Nissan made much of the app when the Leaf was launched. Among other things it allows remote pre-setting of cabin heating and cooling, battery recharging times (to take advantage of cheaper off-peak electricity rates) and also allows drivers to upload trip data to Nissan and compare results – such as power consumption and vehicle range – with other owners.

Hunt said car owners could protect themselves while the problem remains unsolved by disabling their Nissan CarWings account. Those who have never signed up are not at risk. He added the issue was not life-threatening, but hackers could still exploit the NissanConnect app’s vulnerability by running down people’s batteries by activating the HVAC system in their absence.

“The right thing to do at the moment would be for Nissan to turn it off altogether,” Hunt told the BBC. “They are going to have to let customers know. And to be honest, a fix would not be hard to do. It’s not that they have done authorisation [on the app] badly, they just haven’t done it at all, which is bizarre.”

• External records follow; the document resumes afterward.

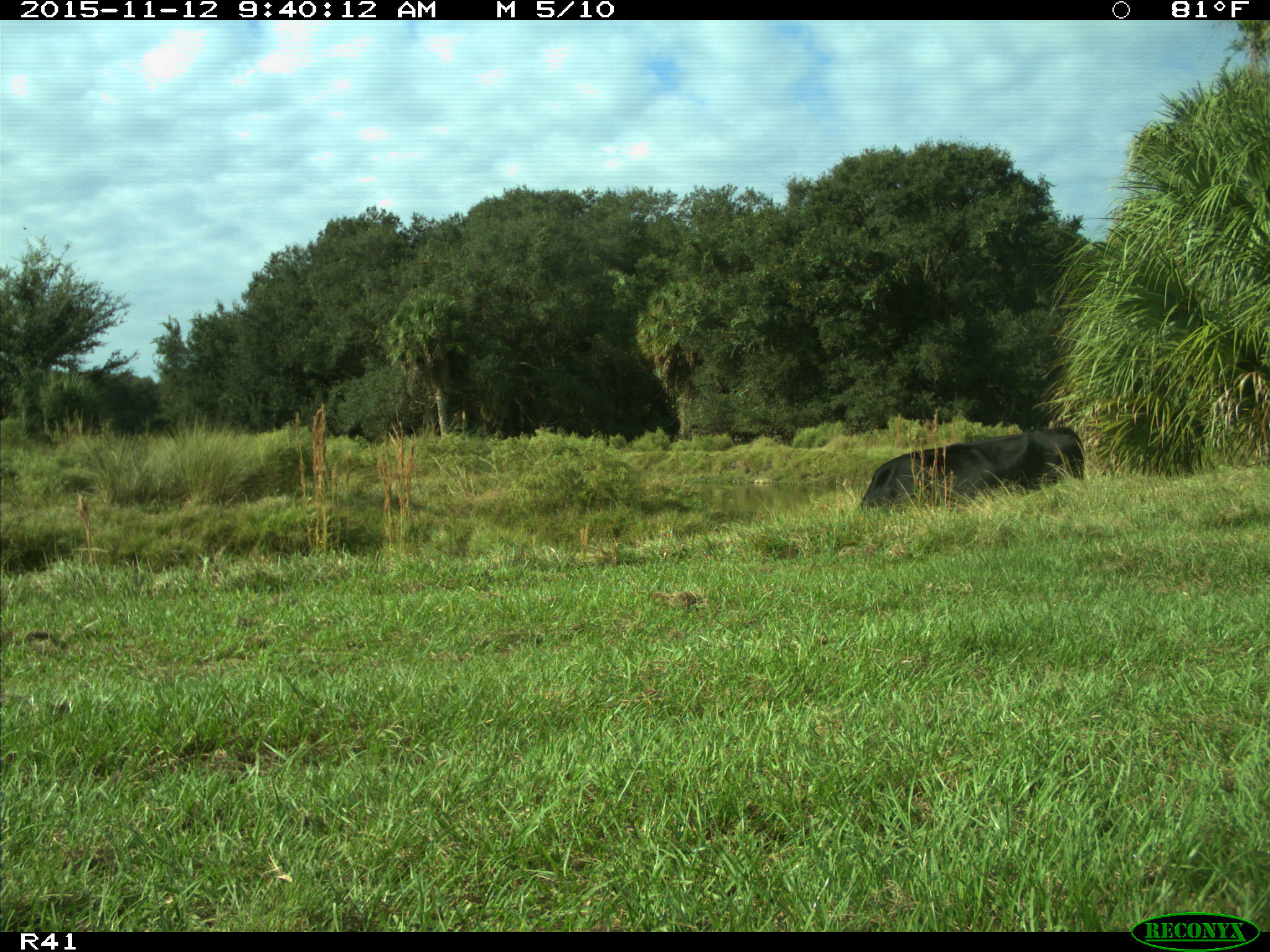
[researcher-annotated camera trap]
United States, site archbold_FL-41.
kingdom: Animalia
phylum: Chordata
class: Mammalia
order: Artiodactyla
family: Bovidae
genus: Bos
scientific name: Bos taurus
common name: domestic cow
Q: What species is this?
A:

Hunt said the root of the problem was that the firm’s NissanConnect app needed only a car’s vehicle identification number (VIN) to take control. The code is usually stamped on a plate at the base of a car’s windscreen, making it relatively easy to copy. The initial characters of a VIN refer to the brand, make of car, and country of manufacture/location of the firm’s headquarters. So, Hunt said, it would only be the final numbers that varied between different Nissan Leafs based in the same region.

“Normally it’s only the last five digits that differ,” he said. “There’s nothing to stop someone from scripting a process that goes through every 100,000 possible cars and tries to turn the air conditioning on in every one. They would then get a response that would confirm which vehicles exist.”

Attackers would not even need to use the app, he added, since the commands could be sent via a web browser.

Australia-based Hunt proved his point by using used the VIN number of a Nissan Leaf-owning acquaintance based in the UK. He was able to connect to the friend’s EV and see data about recent journeys.

Further tests indicated that the hack did not work if the vehicle was in motion but it was possible to see the owner’s registered user name which might help reveal their identity, the BBC report said. Times and distances of recent journeys were disclosed, but not location data. As soon as the friend unregistered his app, Hunt could no longer contact his car.